I was stunned, but I tried not to let it show, instead nodding wordlessly and hurrying to clear the table of my homework. He got us some water and laid out our silverware. We sat together in near silence as we ate, only the appreciative sounds from Charlie making any noise.

That was, until Charlie looked at me and said, "So, how has school been going?" He looked like he wanted a real answer, not like he was waiting to say something cruel the way Phil always did.

I put my fork down and hesitantly replied, "It's been alright. The material is much the same as it was in Phoenix."

"And how are your friends, you talking to the Cullens again?" His tone was casual. I didn't know if Charlie was a good actor, but he had always seemed so transparent when I was a child, it was hard to imagine. Though, there was a part of me that was worried he was asking just to give the information to Phil.

You're experimenting, you need to see what happens, so say it, coward.

"I'm lab partners with Edward, but I haven't really been talking to them yet." Yet, the word slipped out without my permission, and Charlie looked a bit…disappointed? "I've been closer with Angela and Jessica. I've had lunch with them every day." There. If he was an agent of Phil, he would know I was forming some kind of attachment, friends instead of acquaintances.

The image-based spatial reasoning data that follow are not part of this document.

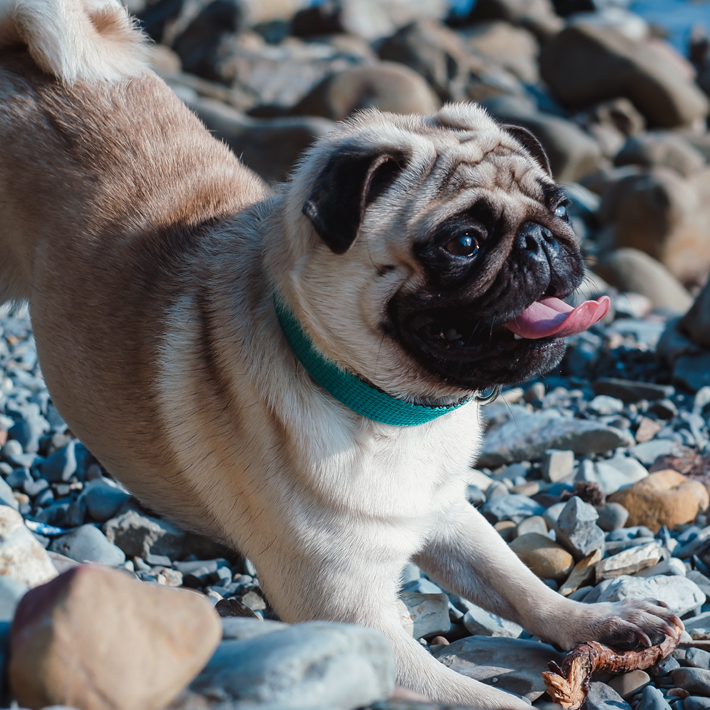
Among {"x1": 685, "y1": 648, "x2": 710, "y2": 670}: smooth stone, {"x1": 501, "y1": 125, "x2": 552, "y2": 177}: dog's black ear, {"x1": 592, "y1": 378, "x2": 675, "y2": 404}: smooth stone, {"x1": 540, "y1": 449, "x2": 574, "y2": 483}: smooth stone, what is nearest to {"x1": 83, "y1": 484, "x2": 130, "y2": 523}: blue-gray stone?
{"x1": 540, "y1": 449, "x2": 574, "y2": 483}: smooth stone

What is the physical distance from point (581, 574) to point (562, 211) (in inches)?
61.6

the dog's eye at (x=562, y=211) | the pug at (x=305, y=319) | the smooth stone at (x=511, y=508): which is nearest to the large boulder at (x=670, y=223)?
the smooth stone at (x=511, y=508)

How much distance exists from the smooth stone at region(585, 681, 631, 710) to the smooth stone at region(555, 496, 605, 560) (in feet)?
2.60

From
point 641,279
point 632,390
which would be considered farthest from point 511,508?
point 641,279

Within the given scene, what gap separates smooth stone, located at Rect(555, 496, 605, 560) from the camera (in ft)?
11.5

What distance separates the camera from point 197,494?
320 cm

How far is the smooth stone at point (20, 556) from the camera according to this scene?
2.04 metres

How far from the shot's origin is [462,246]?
2578mm

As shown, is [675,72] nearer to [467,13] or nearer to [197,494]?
[467,13]

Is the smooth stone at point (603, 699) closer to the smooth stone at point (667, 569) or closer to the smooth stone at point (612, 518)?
the smooth stone at point (667, 569)

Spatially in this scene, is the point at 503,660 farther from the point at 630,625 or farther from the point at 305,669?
the point at 305,669

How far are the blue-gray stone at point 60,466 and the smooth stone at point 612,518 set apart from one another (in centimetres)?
262

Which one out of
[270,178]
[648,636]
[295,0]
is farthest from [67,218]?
[295,0]

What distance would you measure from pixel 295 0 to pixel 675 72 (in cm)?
1042
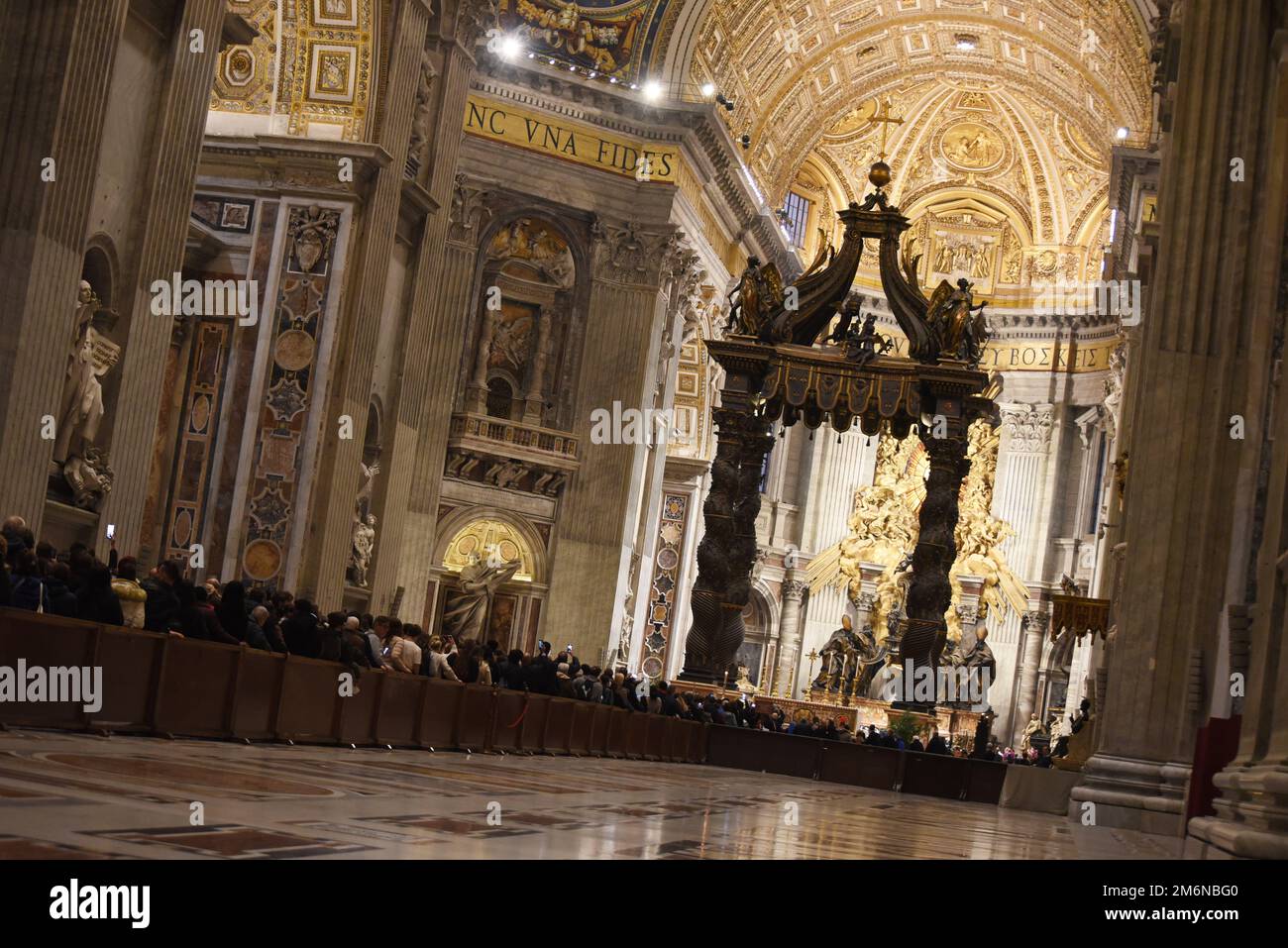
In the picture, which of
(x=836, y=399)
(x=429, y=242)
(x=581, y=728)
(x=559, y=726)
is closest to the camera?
(x=559, y=726)

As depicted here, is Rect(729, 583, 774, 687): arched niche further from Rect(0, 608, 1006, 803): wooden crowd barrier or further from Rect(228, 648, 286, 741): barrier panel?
Rect(228, 648, 286, 741): barrier panel

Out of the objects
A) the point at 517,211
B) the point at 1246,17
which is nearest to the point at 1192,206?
the point at 1246,17

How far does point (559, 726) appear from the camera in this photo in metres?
15.3

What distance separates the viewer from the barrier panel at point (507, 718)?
536 inches

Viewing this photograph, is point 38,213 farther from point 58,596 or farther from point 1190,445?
point 1190,445

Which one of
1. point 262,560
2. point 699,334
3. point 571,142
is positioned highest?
point 571,142

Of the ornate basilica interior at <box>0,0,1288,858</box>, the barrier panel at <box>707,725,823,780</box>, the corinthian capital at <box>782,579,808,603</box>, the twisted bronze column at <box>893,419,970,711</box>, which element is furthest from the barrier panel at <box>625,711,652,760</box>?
the corinthian capital at <box>782,579,808,603</box>

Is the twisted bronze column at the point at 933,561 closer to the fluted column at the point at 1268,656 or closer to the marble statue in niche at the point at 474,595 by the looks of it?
the marble statue in niche at the point at 474,595

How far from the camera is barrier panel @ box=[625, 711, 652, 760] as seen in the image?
17234 millimetres

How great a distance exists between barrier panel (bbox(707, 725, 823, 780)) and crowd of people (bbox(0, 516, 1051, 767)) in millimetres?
1414

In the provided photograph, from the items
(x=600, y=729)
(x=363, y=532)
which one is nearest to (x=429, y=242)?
(x=363, y=532)

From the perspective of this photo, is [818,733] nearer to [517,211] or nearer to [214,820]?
[517,211]

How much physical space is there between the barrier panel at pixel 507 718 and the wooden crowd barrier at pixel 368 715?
0.05ft

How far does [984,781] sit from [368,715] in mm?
9487
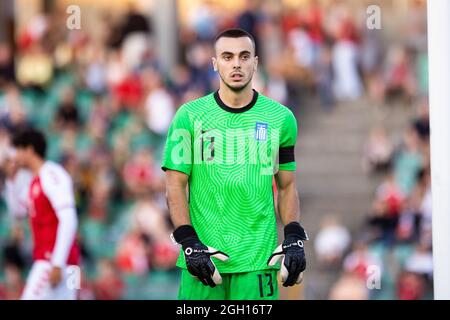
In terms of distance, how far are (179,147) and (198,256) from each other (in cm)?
61

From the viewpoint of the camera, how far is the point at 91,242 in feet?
50.3

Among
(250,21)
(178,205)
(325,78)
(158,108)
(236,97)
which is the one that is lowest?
(178,205)

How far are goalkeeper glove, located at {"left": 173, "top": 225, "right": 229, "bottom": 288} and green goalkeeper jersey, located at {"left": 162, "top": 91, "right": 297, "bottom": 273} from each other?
0.12 m

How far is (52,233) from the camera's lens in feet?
30.8

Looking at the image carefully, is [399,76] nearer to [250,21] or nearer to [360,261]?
[250,21]

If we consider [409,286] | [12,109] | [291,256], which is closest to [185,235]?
[291,256]

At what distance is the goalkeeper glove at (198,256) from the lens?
22.3 ft

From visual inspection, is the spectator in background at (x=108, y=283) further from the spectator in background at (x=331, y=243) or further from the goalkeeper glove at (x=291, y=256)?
the goalkeeper glove at (x=291, y=256)

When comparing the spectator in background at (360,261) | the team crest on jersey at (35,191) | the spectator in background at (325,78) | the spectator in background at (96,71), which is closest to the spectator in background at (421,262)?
the spectator in background at (360,261)

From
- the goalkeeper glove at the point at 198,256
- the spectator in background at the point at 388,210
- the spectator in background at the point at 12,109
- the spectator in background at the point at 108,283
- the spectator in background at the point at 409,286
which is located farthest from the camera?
the spectator in background at the point at 12,109

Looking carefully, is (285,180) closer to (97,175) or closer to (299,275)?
(299,275)

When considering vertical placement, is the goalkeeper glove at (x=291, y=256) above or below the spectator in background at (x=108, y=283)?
below
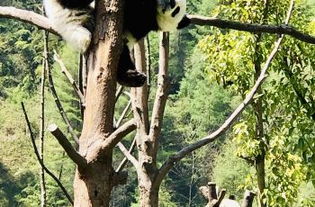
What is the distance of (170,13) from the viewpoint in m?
3.62

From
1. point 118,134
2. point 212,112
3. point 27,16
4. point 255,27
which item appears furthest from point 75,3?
point 212,112

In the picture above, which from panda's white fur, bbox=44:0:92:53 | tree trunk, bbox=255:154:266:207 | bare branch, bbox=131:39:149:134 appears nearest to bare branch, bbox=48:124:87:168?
panda's white fur, bbox=44:0:92:53

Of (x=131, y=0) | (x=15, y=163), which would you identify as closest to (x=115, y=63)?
(x=131, y=0)

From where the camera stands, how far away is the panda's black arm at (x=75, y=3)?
10.2ft

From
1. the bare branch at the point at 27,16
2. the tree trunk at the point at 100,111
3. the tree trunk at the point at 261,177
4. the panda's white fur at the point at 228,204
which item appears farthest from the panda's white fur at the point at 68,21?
the tree trunk at the point at 261,177

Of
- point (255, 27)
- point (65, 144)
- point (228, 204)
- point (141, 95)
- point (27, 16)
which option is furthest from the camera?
point (228, 204)

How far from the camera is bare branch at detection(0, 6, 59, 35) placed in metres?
2.64

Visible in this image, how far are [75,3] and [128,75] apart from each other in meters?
0.40

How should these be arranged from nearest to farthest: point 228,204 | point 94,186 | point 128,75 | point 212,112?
1. point 94,186
2. point 128,75
3. point 228,204
4. point 212,112

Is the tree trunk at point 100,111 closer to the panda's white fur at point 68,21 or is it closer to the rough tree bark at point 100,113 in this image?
the rough tree bark at point 100,113

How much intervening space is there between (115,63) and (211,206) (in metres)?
1.37

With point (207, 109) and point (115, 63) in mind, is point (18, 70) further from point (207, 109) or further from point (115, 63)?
point (115, 63)

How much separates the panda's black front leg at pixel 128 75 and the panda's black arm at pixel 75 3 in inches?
12.2

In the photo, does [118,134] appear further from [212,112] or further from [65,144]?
[212,112]
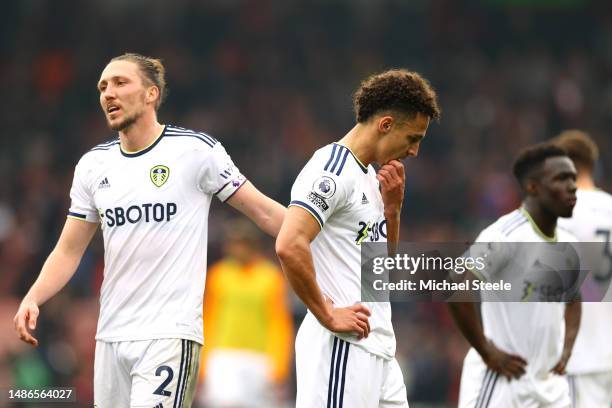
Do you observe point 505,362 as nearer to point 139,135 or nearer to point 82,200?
point 139,135

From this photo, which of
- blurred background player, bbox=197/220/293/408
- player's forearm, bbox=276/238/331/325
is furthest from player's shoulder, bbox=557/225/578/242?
blurred background player, bbox=197/220/293/408

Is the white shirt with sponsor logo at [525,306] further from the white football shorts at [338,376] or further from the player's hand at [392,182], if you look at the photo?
the white football shorts at [338,376]

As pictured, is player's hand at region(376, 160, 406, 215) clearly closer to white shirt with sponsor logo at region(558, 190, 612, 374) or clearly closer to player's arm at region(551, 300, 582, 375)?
player's arm at region(551, 300, 582, 375)

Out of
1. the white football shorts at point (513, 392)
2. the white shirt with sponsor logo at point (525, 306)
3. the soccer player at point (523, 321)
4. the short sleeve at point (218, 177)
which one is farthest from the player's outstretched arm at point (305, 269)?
the white football shorts at point (513, 392)

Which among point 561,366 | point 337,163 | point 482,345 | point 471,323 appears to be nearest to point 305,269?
point 337,163

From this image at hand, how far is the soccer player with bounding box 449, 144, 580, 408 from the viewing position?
720 centimetres

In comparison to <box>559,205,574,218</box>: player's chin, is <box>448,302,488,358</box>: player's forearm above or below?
below

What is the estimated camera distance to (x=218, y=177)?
6582 mm

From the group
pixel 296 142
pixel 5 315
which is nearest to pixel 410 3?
pixel 296 142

But Charlie seemed pleased to hear about my forming friendships. "That's great, Bells, I'm glad you're making friends, but why haven't you been talking to the Cullens? As far as I hear, they're still great kids." Again, he didn't seem to be saying this with any hidden message. My head felt like it would explode.

"I'm not sure, we've just changed a bit, I guess. Alice and I talked a little today, but she was really just catching me up." I guessed some sick, curious part of me was really begging for some kind of lesson, just to know what would cause it, so I continued. "She told me that she and Jasper are dating, so are Rosalie and Emmett."

"Oh, I've heard. It caused quite the stir when Rosalie and Emmett started dating, but I can assure you, I've spoken to Esme, and it sounds like nothing untoward is going on in that house. Besides, they're not blood, and in a town this small, that's somewhat of a feat. Back when I was in high school, it wasn't unheard of for some kids to suddenly stop dating once they'd met the other's parents, and they found a connection."

Again, I was stunned. I didn't know how my eyebrows weren't in my hairline with how shocked I'd felt this whole night. Charlie didn't seem upset at the idea of them dating, and he didn't even take the opportunity to remind me not to date.

The rest of dinner passed with more casual conversation, and when I got up to do the dishes, Charlie stopped me. He told me it was his turn, that I should finish my homework, which I elected to do in my room. I'd had enough experimentation for the night.

When I checked in with Renee and Phil, nothing happened. I was sure there would be some kind of threat, especially after the events of the weekend, but I barely got an acknowledgement.

The world I went to sleep in that night didn't seem the same as the one I had been waking up in for the past seventeen years, and that sent me into the deepest, most comfortable sleep I'd had in years.